[Text block]:

This rice might look like the type farmers cultivate for food, but it's a weed. And as CO2 levels in the air rise, it might just take over. (Photo courtesy of The International Rice Research Institute.)

Climate change may be wreaking havoc on ecosystems and food supplies around the world, but there are also some things it's really great for -- like weeds.

According to research published last month in the journal PLoS ONE, weeds love carbon dioxide. Or, more precisely, they're learning to love CO2 because they can adapt quickly to most conditions. Crops grown for food, on the other hand, don't adapt because they're designed not to -- you want things like rice or wheat to have the same reliable taste, right? That's why farmers take great care when they're choosing the kinds of seeds they want to grow.

Now, thanks to climate change, that consistency is also a huge risk. The study in PLoS ONE, conducted by some forward-thinking researchers at the U.S. Department of Agriculture (USDA), found that as CO2 levels rise, weeds fare better than their domesticated crop counterparts. That’s because the weeds adapted. But that’s not all: It turns out exposure to CO2 also makes them behave a little like zombies. In other words their weed-like qualities were also contagious (via gene transfer), and the actual crops began behaving more like weeds.

[Provided records]:
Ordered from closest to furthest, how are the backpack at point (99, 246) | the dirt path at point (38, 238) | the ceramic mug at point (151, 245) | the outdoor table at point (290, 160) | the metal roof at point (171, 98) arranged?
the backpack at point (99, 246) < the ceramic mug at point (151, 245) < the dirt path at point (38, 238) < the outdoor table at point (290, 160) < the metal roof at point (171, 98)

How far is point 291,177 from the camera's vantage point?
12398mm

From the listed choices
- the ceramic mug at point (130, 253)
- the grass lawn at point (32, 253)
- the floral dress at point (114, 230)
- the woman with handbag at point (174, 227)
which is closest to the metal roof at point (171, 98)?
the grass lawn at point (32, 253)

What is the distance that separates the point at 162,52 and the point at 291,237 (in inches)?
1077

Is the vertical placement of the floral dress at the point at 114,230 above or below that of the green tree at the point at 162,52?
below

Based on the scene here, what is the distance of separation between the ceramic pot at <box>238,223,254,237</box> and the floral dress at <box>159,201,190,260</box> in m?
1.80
* * *
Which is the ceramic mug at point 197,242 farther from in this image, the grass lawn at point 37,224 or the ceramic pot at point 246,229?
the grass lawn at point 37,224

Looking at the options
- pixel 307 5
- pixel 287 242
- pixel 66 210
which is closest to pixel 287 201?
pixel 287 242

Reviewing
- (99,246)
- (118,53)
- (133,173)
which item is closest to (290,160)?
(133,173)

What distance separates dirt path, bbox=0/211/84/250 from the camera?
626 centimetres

[What is expected]: Reproduce without alteration the portion of the passage on weeds and rising carbon dioxide that begins at the words "Climate change may" and ends after the words "want to grow.".

[Result for this task]:
Climate change may be wreaking havoc on ecosystems and food supplies around the world, but there are also some things it's really great for -- like weeds.

According to research published last month in the journal PLoS ONE, weeds love carbon dioxide. Or, more precisely, they're learning to love CO2 because they can adapt quickly to most conditions. Crops grown for food, on the other hand, don't adapt because they're designed not to -- you want things like rice or wheat to have the same reliable taste, right? That's why farmers take great care when they're choosing the kinds of seeds they want to grow.